Versions of relevant libraries:
[pip3] numpy==1.21.6
[pip3] torch==1.12.1+cu113
[pip3] torchaudio==0.12.1+cu113
[pip3] torchvision==0.13.1+cu113
[conda] cudatoolkit 11.2.2 hc23eb0c_12 conda-forge
[conda] numpy 1.21.6 pypi_0 pypi
[conda] torch 1.12.1+cu113 pypi_0 pypi
[conda] torchaudio 0.12.1+cu113 pypi_0 pypi
[conda] torchvision 0.13.1+cu113 pypi_0 pypi

TF will usually try to allocate all device memory and might not leave anything for PyTorch to use. Disable this behavior and check if you would still be running out of memory. If that doesn’t help you could build both frameworks with deprecated the Python version from source.

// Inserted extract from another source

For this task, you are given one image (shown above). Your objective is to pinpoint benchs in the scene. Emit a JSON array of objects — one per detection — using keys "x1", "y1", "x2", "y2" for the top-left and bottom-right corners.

Is it in principle a good idea to run side by side apps requiring different (multiple) versions of Cuda? Would I be better off if using Cuda 11.0 and Cudnn 8.0 for both TF and torch (and spacy)?
conda install -c conda-forge -c nvidia cudatoolkit=11.0 cudnn=8.0 # for TF and Spacy
pip install spacy[cuda110]

pip install torch==1.*+cu110 torchvision==*+cu110 torchaudio==* --extra-index-url

Which version of torch with Cu110 is most suitable for my setup (Conda+ Python 3.7 +Ubuntu 22.04) ?

No, I would recommend trying to align the stack as much as possible.
I also don’t know how exactly TF uses CUDA and if it depends on e.g. conda binaries or your locally installed CUDA toolkit.

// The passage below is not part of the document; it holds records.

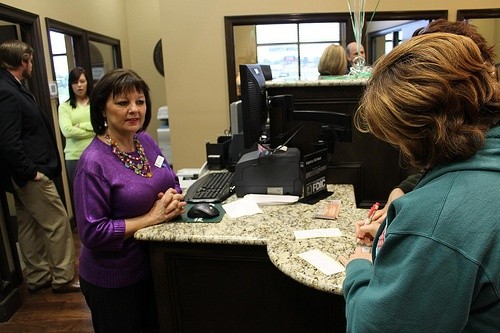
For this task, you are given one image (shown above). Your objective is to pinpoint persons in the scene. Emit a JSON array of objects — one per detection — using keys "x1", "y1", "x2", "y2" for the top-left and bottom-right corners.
[
  {"x1": 74, "y1": 68, "x2": 186, "y2": 333},
  {"x1": 372, "y1": 19, "x2": 494, "y2": 222},
  {"x1": 58, "y1": 66, "x2": 96, "y2": 181},
  {"x1": 318, "y1": 44, "x2": 347, "y2": 75},
  {"x1": 339, "y1": 32, "x2": 500, "y2": 333},
  {"x1": 346, "y1": 42, "x2": 371, "y2": 75},
  {"x1": 0, "y1": 39, "x2": 80, "y2": 293}
]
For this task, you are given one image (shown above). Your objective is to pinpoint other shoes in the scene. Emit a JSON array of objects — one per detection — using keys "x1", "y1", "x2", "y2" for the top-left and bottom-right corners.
[
  {"x1": 52, "y1": 280, "x2": 81, "y2": 293},
  {"x1": 28, "y1": 279, "x2": 52, "y2": 293}
]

Also no, since CUDA 11.0 is quite old by now and you might be running into known and already fixed issues.

The cleanest way would be to update the used code base to be compatible with a newer Python version and then to install the latest (compatible) binaries.
However, I also don’t know what exactly is used that is not supported in Python>=3.8 and how hard it would be to port it over.

I would like to build PyTorch 1.12.1 and 1.13.1 from source for Cuda=11.2 and Ubuntu 22.04 without installing Nvidia Cuda system-wide.

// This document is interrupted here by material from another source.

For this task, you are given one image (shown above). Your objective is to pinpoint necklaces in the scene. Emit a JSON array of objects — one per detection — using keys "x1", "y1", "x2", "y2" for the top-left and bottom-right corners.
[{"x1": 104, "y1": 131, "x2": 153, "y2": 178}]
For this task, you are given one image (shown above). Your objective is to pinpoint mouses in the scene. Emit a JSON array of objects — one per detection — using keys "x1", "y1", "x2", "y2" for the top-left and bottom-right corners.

Can I achieve that in conda environment with conda install -c conda-forge cudatoolkit=11.2.2 cudnn=8.1.0 ?

No, as cudatoolkit should only ship the runtime libraries. You could search for a CUDA compiler conda package instead, but I don’t have any experience with it as I’m using a locally installed CUDA toolkit for my source builds.

I will, too, install CUDA 11.2 locally. How can I properly select PyTorch (and then torchvision) source which is compatible with Python 3.7 ?
I plan to use the following tutorial (but for Cuda 11.2) Build PyTorch from Source with CUDA 11.8 with Ubuntu 22.04 | by Zhanwen Chen | Medium.

I would probably go through release notes or check the binary names to see when Python 3.7 was used as well as an early CUDA 11 version.

On pytorch website
I see precompiled

So Python 3.7 was supported for versions v1.13.1 and v1.12.1.

git clone --recursive _
cd pytorch
git checkout v1.13.1 (or v1.12.1)

I will be compiling in conda environment with Python=3.7.
So, if I specify v1.13.1 (or v1.12.1) in the above checkout, will it be sufficient to get binaries compiled for Python 3.7 with Cuda 11.2?

I guess so, but eventually you should just try building it.